Lets plot the following metrics from the test_pass_failures KPI file:

Number of passing tests

This metric keeps track of the total number of test runs that passed successfully. Lets plot the values for each day.

[29]
plot(dates, test_pass_vals_to_plot, "Day", "# Passing Tests", "Daily Test Passes")

Test pass percentage

This metric calculates the percentage of test runs that passed successfully. We can visualize the change in the test pass percentage over time.

[30]
plot(dates, test_pass_percentage, "Day", "Test Pass %", "Daily Test Pass Percentage")

Number of failing tests

This metric keeps track of the total number of test runs that failed. Lets plot the values for each day.

[31]
plot(dates, test_fail_vals_to_plot, "Day", "# Failing Tests", "Daily Test Failures")

Test failure percentage

This metric calculates the percentage of test runs that failed. We can visualize the change in the test failure percentage over time.

[32]
plot(
    dates,
    test_fail_percentage,
    "Day",
    "Test Failure %",
    "Daily Test Failure Percentage",
)

From the above graphs, we see that overall there has been an increase in the number of tests failing daily, however this increase is low i.e ~3000-7000 compared to the number of tests passing daily i.e. ~70000-95000.

Time to Test

The time_to_test KPI file consists of the test_duration metric file which comprises of metric data such as test run times. We will read each of these files and aggregate the metric values across all TestGrid dashboard, job and tests. We can then plot these aggregate metrics values.

[33]
time_to_test_files = metrics_bucket.objects.filter(Prefix="metrics/time_to_test")

dates = []
avg_test_duration = []

for i in time_to_test_files:
    # split into project key and file "path"
    project_bucket, kpifile_key = i.key.split("/", maxsplit=1)

    # read parquet
    df = cc.read_from_ceph(project_bucket, kpifile_key)

    # get x and y values to plot for this date
    avg_test_duration.append(
        df.test_duration.replace([np.inf, -np.inf], np.nan).mean(),
    )
    dates.append(
        kpifile_key.rsplit("/", maxsplit=1)[-1]
        .split("-", maxsplit=1)[-1]
        .split(".", maxsplit=1)[0]
    )

Let's plot the following metric from the time_to_test KPI file:

Average Time to Test

This metric calculates the average time taken to run builds. We can visualize the change in the average time taken over time.

[34]
plot(dates, avg_test_duration, "Day", "Time to Test (minutes)", "Average Time to Test")

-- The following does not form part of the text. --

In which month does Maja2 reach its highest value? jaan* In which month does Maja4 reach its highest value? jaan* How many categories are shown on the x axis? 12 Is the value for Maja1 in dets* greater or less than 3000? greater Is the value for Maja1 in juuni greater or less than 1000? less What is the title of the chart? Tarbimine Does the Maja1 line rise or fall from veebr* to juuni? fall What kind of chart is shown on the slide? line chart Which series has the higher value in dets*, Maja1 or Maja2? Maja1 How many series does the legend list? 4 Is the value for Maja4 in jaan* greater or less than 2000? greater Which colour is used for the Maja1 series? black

From the above graph, we see that the average test duration has slightly increased over time and been in the range of ~85-89 minutes.

Conclusion

In this notebook, we have tried to read the collected metrics from ceph and use visualization libraries like seaborn to explore our data. We have aggregated the metric values across all TestGrid dashboards, grids and tests and plotted time series graphs to visualize the change in the metric values over time. This provides us an initial understanding of the KPI metrics at the TestGrid platform level and we can further create in-depth visualizations for each of the individual KPI metrics.

For future work, we could look into exploring more visualization tools for further detailed analyses.